Читаем Человек, которого нет полностью

Я не видел ее лица полностью, но только слышал то, как она представилась, видел ее улыбку – едва одернутый оскал на лице, который прожигал ее губы сочным соком слюны, и еще часть носа – самый его кончик, заостренный, как стремящийся к небу ятаган из дамасской стали; но выше этого кончика носа ничего не было, будто плотное марево закрывало область выше того места, за которое нельзя заглядывать. А потом она растворилась. Я моргнул, широко открыл глаза, разрешая тусклому дневному свету просочиться сквозь прозрачную роговицу моего полумесяца. Тишина. В ушах едва различимо постукивали шаги проходящих мимо людей, которые, к моему очевидному удивлению, совершенно не замечали меня, наступая мне на руки, на ноги, а порой и на уши, придавливая их к тротуару. Хотелось убежать, уйти, раствориться.

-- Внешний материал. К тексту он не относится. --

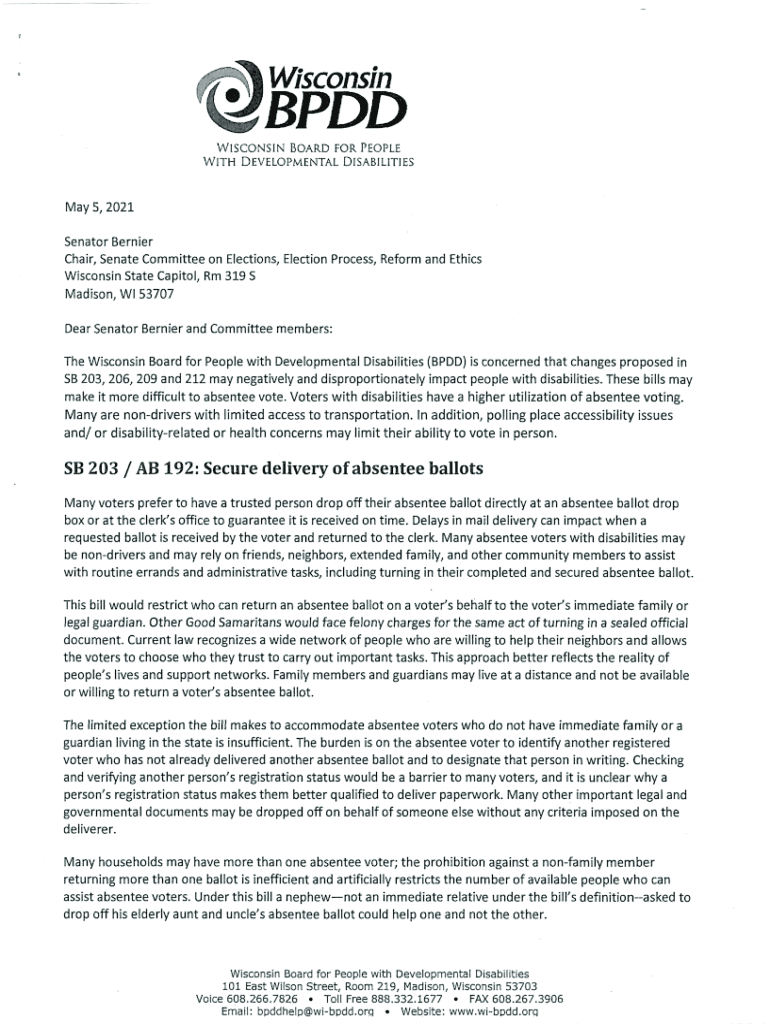 Wisconsin
BPDD

WISCONSIN BOARD FOR PEOPLE
WITH DEVELOPMENTAL DISABILITIES

May 5, 2021

Senator Bernier
Chair, Senate Committee on Elections, Election Process, Reform and Ethics
Wisconsin State Capitol, Rm 319 S
Madison, WI 53707

Dear Senator Bernier and Committee members:

The Wisconsin Board for People with Developmental Disabilities (BPDD) is concerned that changes proposed in SB 203, 206, 209 and 212 may negatively and disproportionately impact people with disabilities. These bills may make it more difficult to absentee vote. Voters with disabilities have a higher utilization of absentee voting. Many are non-drivers with limited access to transportation. In addition, polling place accessibility issues and/ or disability-related or health concerns may limit their ability to vote in person.

SB 203 / AB 192: Secure delivery of absentee ballots

Many voters prefer to have a trusted person drop off their absentee ballot directly at an absentee ballot drop box or at the clerk's office to guarantee it is received on time. Delays in mail delivery can impact when a requested ballot is received by the voter and returned to the clerk. Many absentee voters with disabilities may be non-drivers and may rely on friends, neighbors, extended family, and other community members to assist with routine errands and administrative tasks, including turning in their completed and secured absentee ballot.

This bill would restrict who can return an absentee ballot on a voter's behalf to the voter's immediate family or legal guardian. Other Good Samaritans would face felony charges for the same act of turning in a sealed official document. Current law recognizes a wide network of people who are willing to help their neighbors and allows the voters to choose who they trust to carry out important tasks. This approach better reflects the reality of people's lives and support networks. Family members and guardians may live at a distance and not be available or willing to return a voter's absentee ballot.

The limited exception the bill makes to accommodate absentee voters who do not have immediate family or a guardian living in the state is insufficient. The burden is on the absentee voter to identify another registered voter who has not already delivered another absentee ballot and to designate that person in writing. Checking and verifying another person's registration status would be a barrier to many voters, and it is unclear why a person's registration status makes them better qualified to deliver paperwork. Many other important legal and governmental documents may be dropped off on behalf of someone else without any criteria imposed on the deliverer.

Many households may have more than one absentee voter; the prohibition against a non-family member returning more than one ballot is inefficient and artificially restricts the number of available people who can assist absentee voters. Under this bill a nephew—not an immediate relative under the bill's definition--asked to drop off his elderly aunt and uncle's absentee ballot could help one and not the other.

Wisconsin Board for People with Developmental Disabilities
101 East Wilson Street, Room 219, Madison, Wisconsin 53703
Voice 608.266.7826 • Toll Free 888.332.1677 • FAX 608.267.3906
Email: bpddhelp@wi-bpdd.org • Website: www.wi-bpdd.org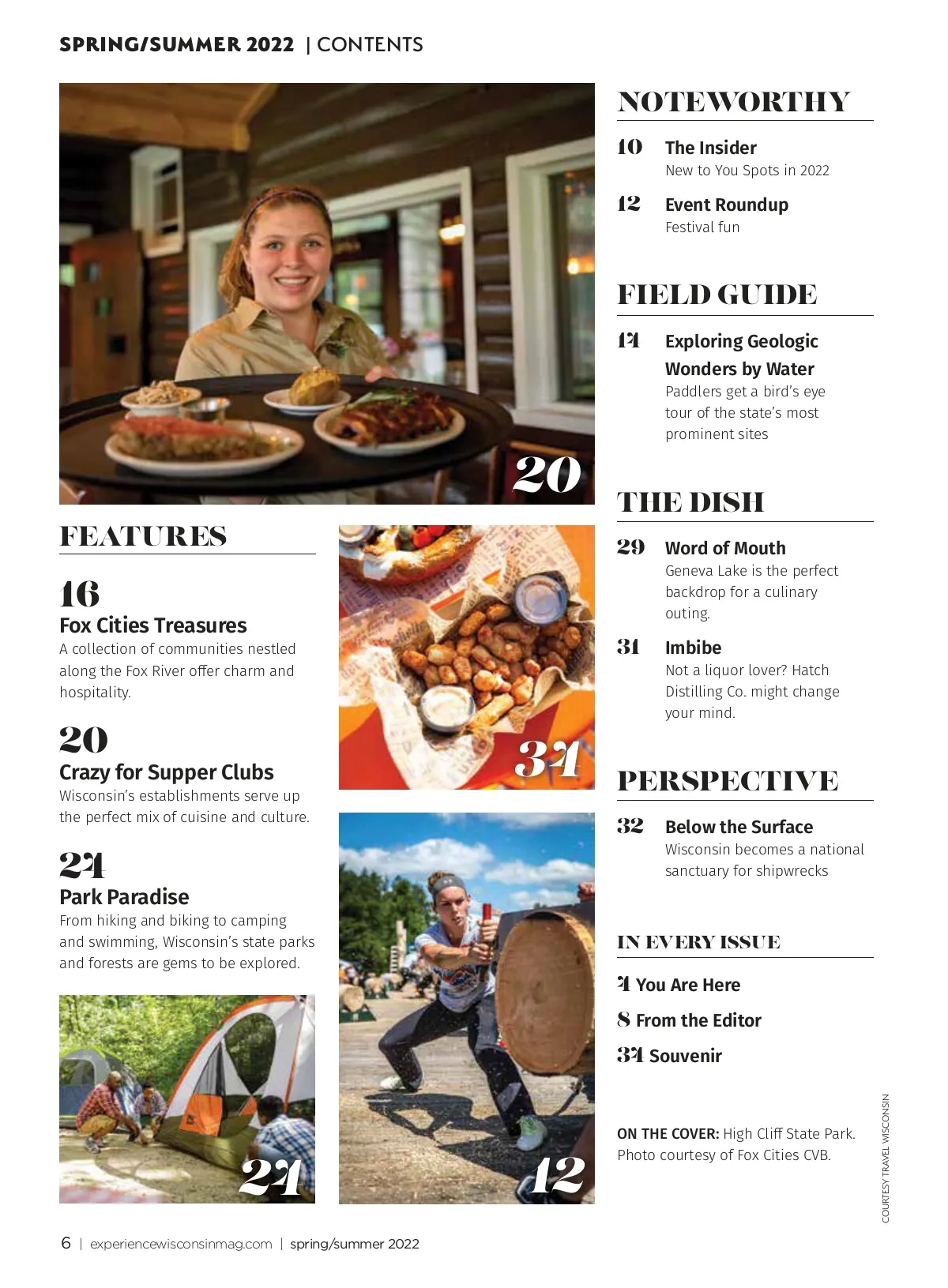 SPRING/SUMMER 2022 | CONTENTS

20

FEATURES

16
Fox Cities Treasures
A collection of communities nestled along the Fox River offer charm and hospitality.

20
Crazy for Supper Clubs
Wisconsin's establishments serve up the perfect mix of cuisine and culture.

24
Park Paradise
From hiking and biking to camping and swimming, Wisconsin's state parks and forests are gems to be explored.

24

34

12

NOTEWORTHY

10 The Insider
New to You Spots in 2022

12 Event Roundup
Festival fun

FIELD GUIDE

14 Exploring Geologic Wonders by Water
Paddlers get a bird's eye tour of the state's most prominent sites

THE DISH

29 Word of Mouth
Geneva Lake is the perfect backdrop for a culinary outing.

31 Imbibe
Not a liquor lover? Hatch Distilling Co. might change your mind.

PERSPECTIVE

32 Below the Surface
Wisconsin becomes a national sanctuary for shipwrecks

IN EVERY ISSUE

4 You Are Here
8 From the Editor
34 Souvenir

ON THE COVER: High Cliff State Park. Photo courtesy of Fox Cities CVB.

COURTESY TRAVEL WISCONSIN

6 | experiencewisconsinmag.com | spring/summer 2022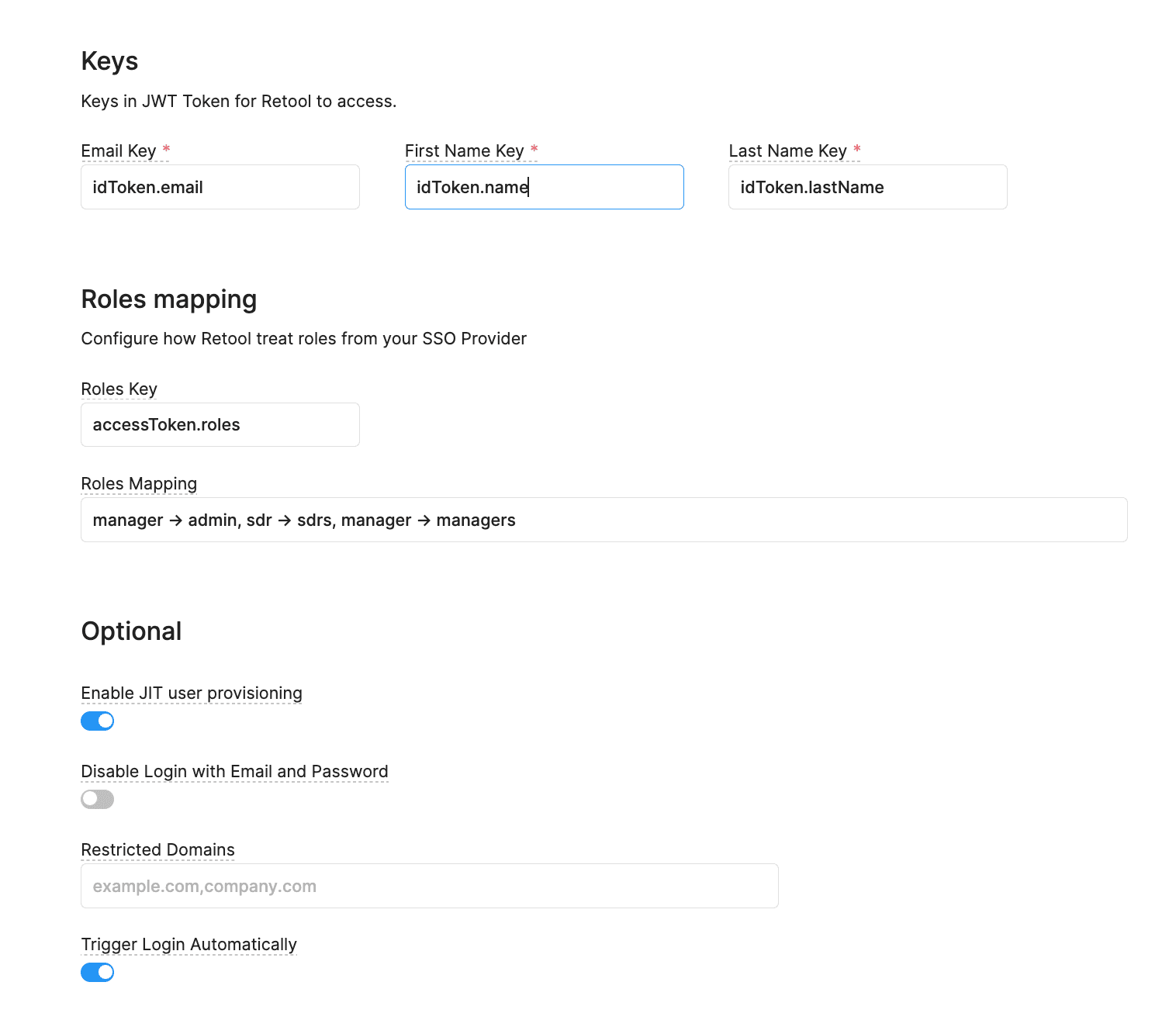 Keys

Keys in JWT Token for Retool to access.

Email Key *
idToken.email

First Name Key *
idToken.name

Last Name Key *
idToken.lastName

Roles mapping

Configure how Retool treat roles from your SSO Provider

Roles Key
accessToken.roles

Roles Mapping
manager → admin, sdr → sdrs, manager → managers

Optional

Enable JIT user provisioning

Disable Login with Email and Password

Restricted Domains
example.com,company.com

Trigger Login Automatically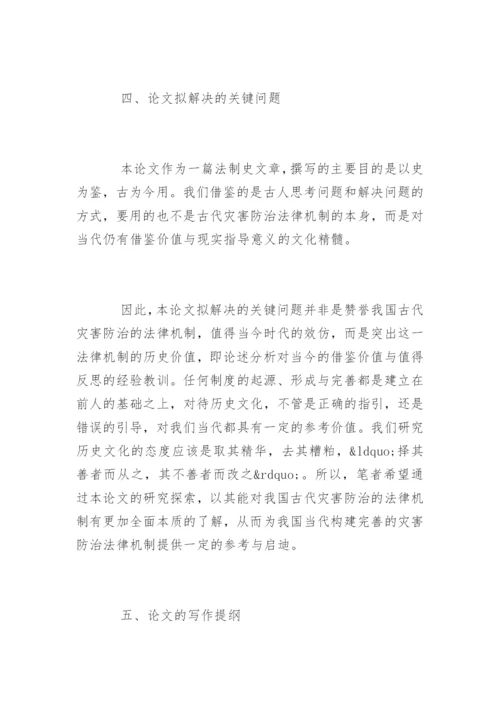 四、论文拟解决的关键问题

本论文作为一篇法制史文章，撰写的主要目的是以史为鉴，古为今用。我们借鉴的是古人思考问题和解决问题的方式，要用的也不是古代灾害防治法律机制的本身，而是对当代仍有借鉴价值与现实指导意义的文化精髓。

因此，本论文拟解决的关键问题并非是赞誉我国古代灾害防治的法律机制，值得当今时代的效仿，而是突出这一法律机制的历史价值，即论述分析对当今的借鉴价值与值得反思的经验教训。任何制度的起源、形成与完善都是建立在前人的基础之上，对待历史文化，不管是正确的指引，还是错误的引导，对我们当代都具有一定的参考价值。我们研究历史文化的态度应该是取其精华，去其糟粕，&ldquo;择其善者而从之，其不善者而改之&rdquo;。所以，笔者希望通过本论文的研究探索，以其能对我国古代灾害防治的法律机制有更加全面本质的了解，从而为我国当代构建完善的灾害防治法律机制提供一定的参考与启迪。

五、论文的写作提纲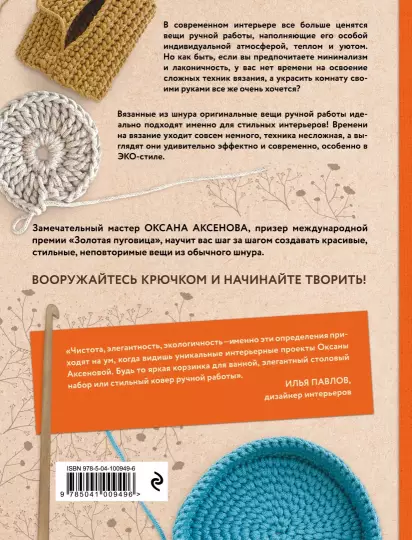 В современном интерьере все больше ценятся вещи ручной работы, наполняющие его особой индивидуальной атмосферой, теплом и уютом. Но как быть, если вы предпочитаете минимализм и лаконичность, у вас нет времени на освоение сложных техник вязания, а украсить комнату своими руками все же очень хочется?

Вязанные из шнура оригинальные вещи ручной работы идеально подходят именно для стильных интерьеров! Времени на вязание уходит совсем немного, техника несложная, а выглядят они удивительно эффектно и современно, особенно в ЭКО-стиле.

Замечательный мастер ОКСАНА АКСЕНОВА, призер международной премии «Золотая пуговица», научит вас шаг за шагом создавать красивые, стильные, неповторимые вещи из обычного шнура.

ВООРУЖАЙТЕСЬ КРЮЧКОМ И НАЧИНАЙТЕ ТВОРИТЬ!

«Чистота, элегантность, экологичность—именно эти определения приходят на ум, когда видишь уникальные интерьерные проекты Оксаны Аксеновой. Будь то яркая корзинка для ванной, элегантный столовый набор или стильный ковер ручной работы».

ИЛЬЯ ПАВЛОВ,
дизайнер интерьеров

ISBN 978-5-04-100949-6
9 785041 009496 >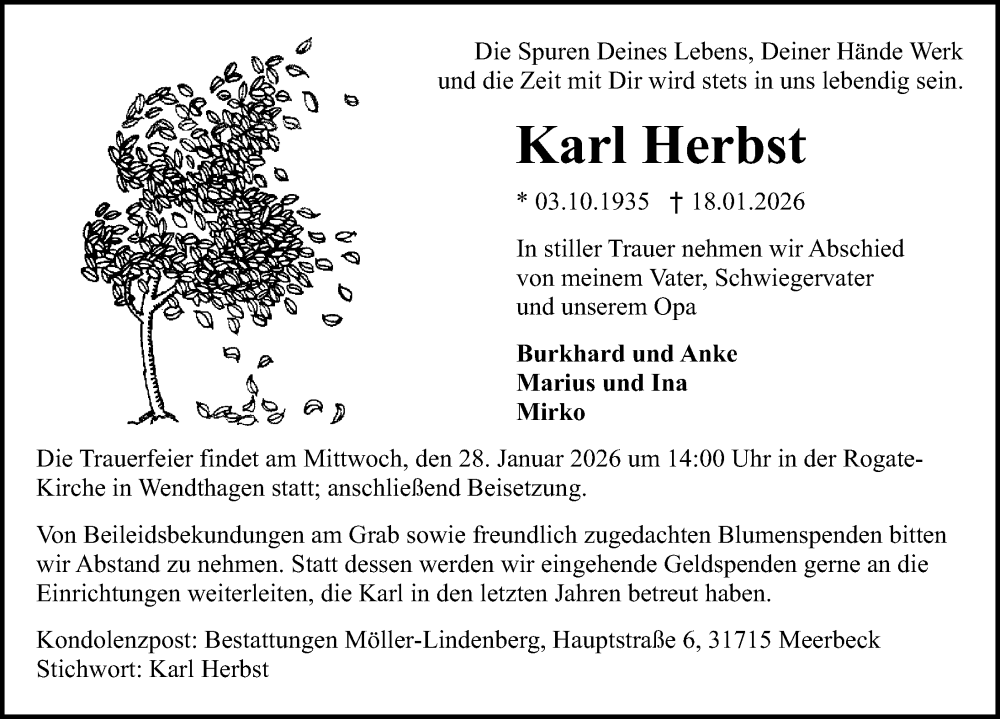 Die Spuren Deines Lebens, Deiner Hände Werk
und die Zeit mit Dir wird stets in uns lebendig sein.

Karl Herbst

* 03.10.1935 † 18.01.2026

In stiller Trauer nehmen wir Abschied von meinem Vater, Schwiegervater und unserem Opa

Burkhard und Anke
Marius und Ina
Mirko

Die Trauerfeier findet am Mittwoch, den 28. Januar 2026 um 14:00 Uhr in der Rogate-Kirche in Wendthagen statt; anschließend Beisetzung.

Von Beileidsbekundungen am Grab sowie freundlich zugedachten Blumenspenden bitten wir Abstand zu nehmen. Statt dessen werden wir eingehende Geldspenden gerne an die Einrichtungen weiterleiten, die Karl in den letzten Jahren betreut haben.

Kondolenzpost: Bestattungen Möller-Lindenberg, Hauptstraße 6, 31715 Meerbeck
Stichwort: Karl Herbst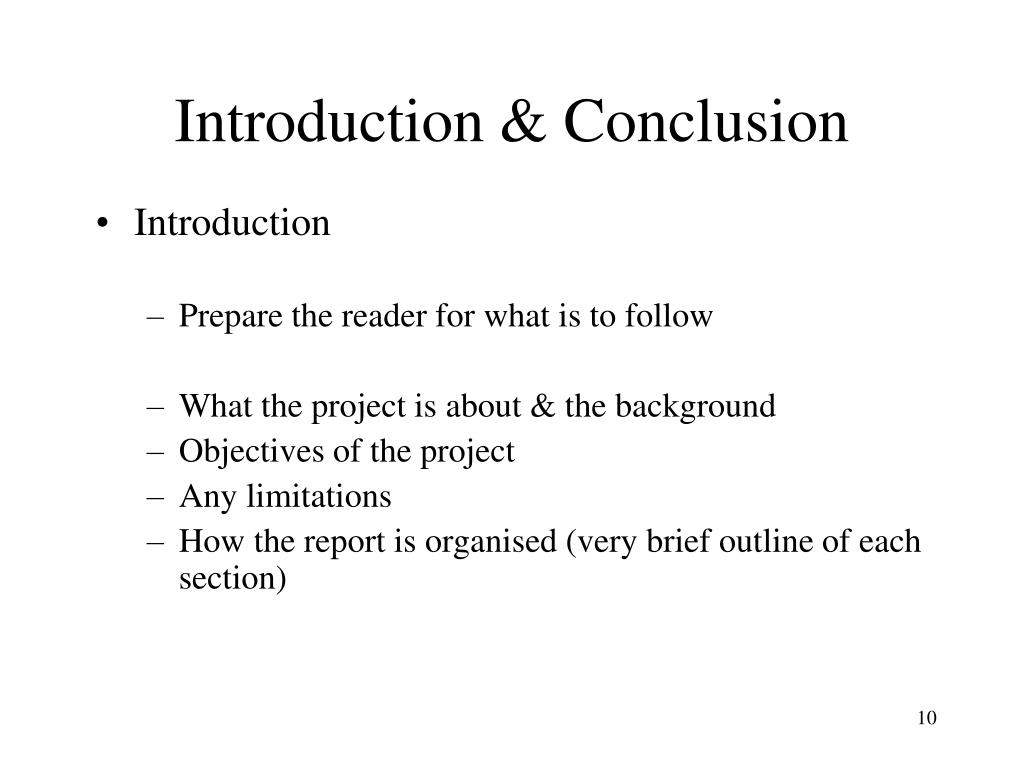 Introduction & Conclusion

• Introduction

– Prepare the reader for what is to follow

– What the project is about & the background
– Objectives of the project
– Any limitations
– How the report is organised (very brief outline of each section)

10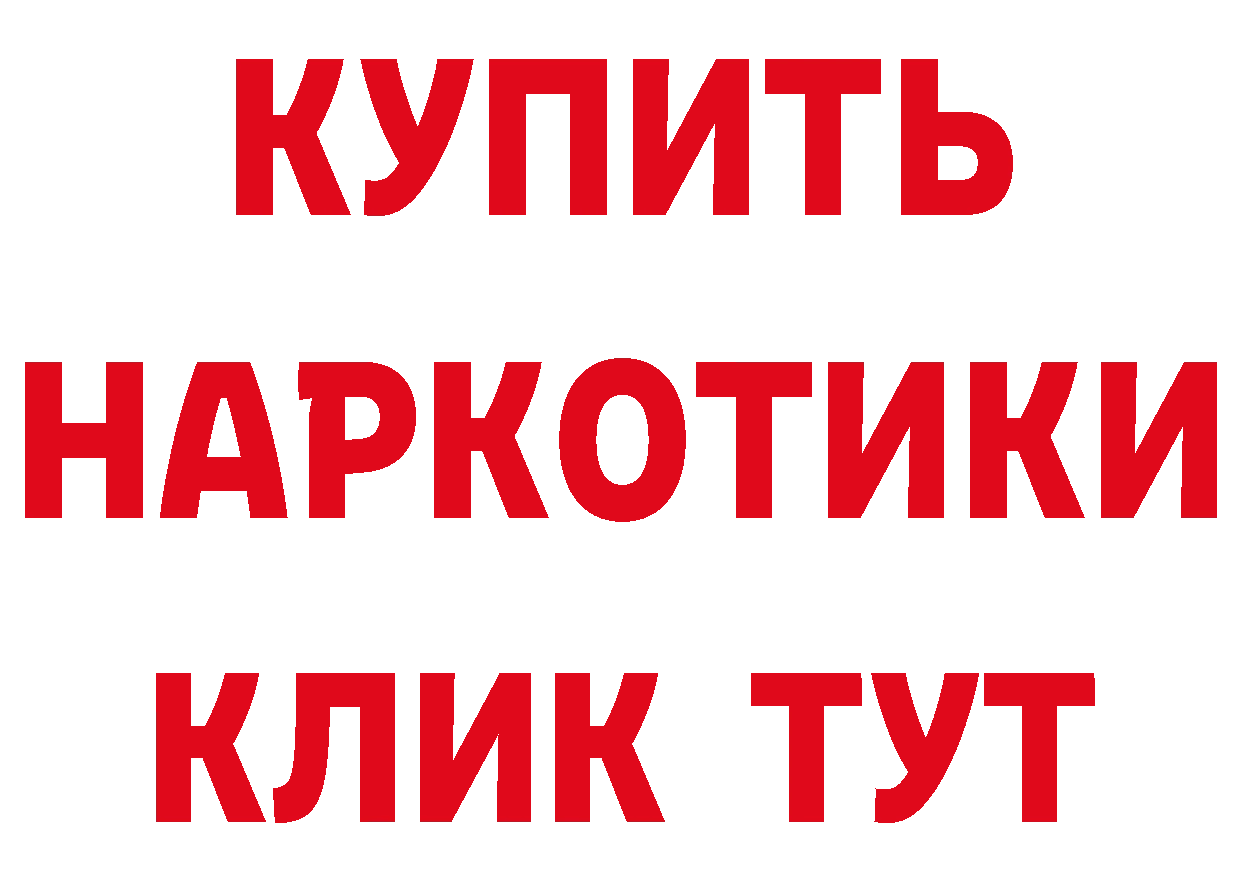 КУПИТЬ
НАРКОТИКИ
КЛИК ТУТ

Поднявшись и отряхнувшись, я огляделся по сторонам. Теперь уже не было ни стекол витрин, ни людей, – одна лишь пустота, нагнетающая ощущение безысходности, слабость и запах торфа, разносящийся по улицам невидимым дымком сгоревших болот. Еще недавно сырая земля под носом ссохлась и перестала источать приятный голове – больше успокаивающий, убаюкивающий, – но не обонянию, запах. Послюнявив пальцы, я стал растирать сухую землю под носом, чувствуя проблески жесткой щетины, изрядно отросшей за последнее время, что в действительности меня немного удивило, так как с утра (а когда же это утро, собственно, было?) кожа моего лица была как протертая спиртом деталь станка – гладкая и сверкающая. Истошным неоном мерцали помпезные буквы, висевшие прямо перед моим носом – а по факту над аркой одноместной двери, петли которой ужасно ворчали, когда дверь открывалась; но услышать этот звук я смог лишь только после того, как сам распахнул дверь и ворвался внутрь миллиметровыми шагами.

Внутри пахло дешевыми духами, алкоголем, потом и запахом человеческих нечистот. Запахи доносились откуда-то сверху. Чтобы оказаться наверху, необходимо было подняться по тесной крутой лестнице с деревянными бурыми перилами (некоторые цвета я все же мог определять по холодному или теплому оттенкам), под перилами извивались ажурные дорожки металлических полос, кое-где превращавшиеся в незатейливые цветочные бутоны. На втором этаже было куда уютнее. Вокруг мерцали приглушенным светом лампы, абажуры которых свисали со стен; обои на стенах напоминали богато, но безвкусно украшенную будку для пса, богатые владельцы которого не пожалели денег на обустройство маленькой каморки для своего животного; темных цветов ковер, который лишь на миллиметр оголял наготу пола, закрывая собой почти все пространства огромных комнат; по углам стояли столики с вазами, в которых стояли увядшие цветы.

Ко мне тут же подбежала толстая старая женщина килограмм в сто двадцать, чья старость не была так очевидна: не было ни складок, ни морщин, глаза ясные, но немного потухшие; но все же по тому, как она охватывала ртом сигаретный мундштук, по тому, как от нее разило перегаром, я понял, что ей не меньше сорока пяти; и ее голос, хрипловатый, но тихий и уверенный начал меня раздевать, как только я поднялся на последнюю ступеньку и сделал шаг навстречу задымленной открытой комнате:

– Здравствуйте мистер, желаете девочку? – И не выслушав моего согласия, она уже кричала в противоположную от меня сторону: – а ну быстро подошли сюда, у нас гость, – а потом, как бы вопрошая, тихо добавила, чтобы услышал ее только я: – что с них взять!

По крику мадам прибежали девочки, разных конституций, объемов и цветов кожи, последнее я отличал только по переливу и отражению света от кожи девушек, так как освещение в комнате было, если не соврать, паршивое. Но было в них что-то особенное, что-то знакомое и странное, что-то такое из ряда вон выходящее, но чего я сразу-то и не смог заметить, окинув беглым взглядом их молодые разгоряченные тела, которые в пол-оборота были повернуты ко мне. У них не было голов, но только ровный срез по шее, отделявший их человеческое естество от пустоты, в которой теперь не присутствовало ровным счетом ничего, кроме прозрачного воздуха с мелкой взвесью и запахом пота; как будто старуха специально так сделала, чтобы женщины не надоели своим трепом посетителям, будто считала, что так от них больше пользы и красоты, нежели с настоящими головами, но я знал, что это не дело рук сто двадцатикилограммовой мадам, а дело рук моего мозга, если можно так интерпретировать эти три несовместимых между собой слова.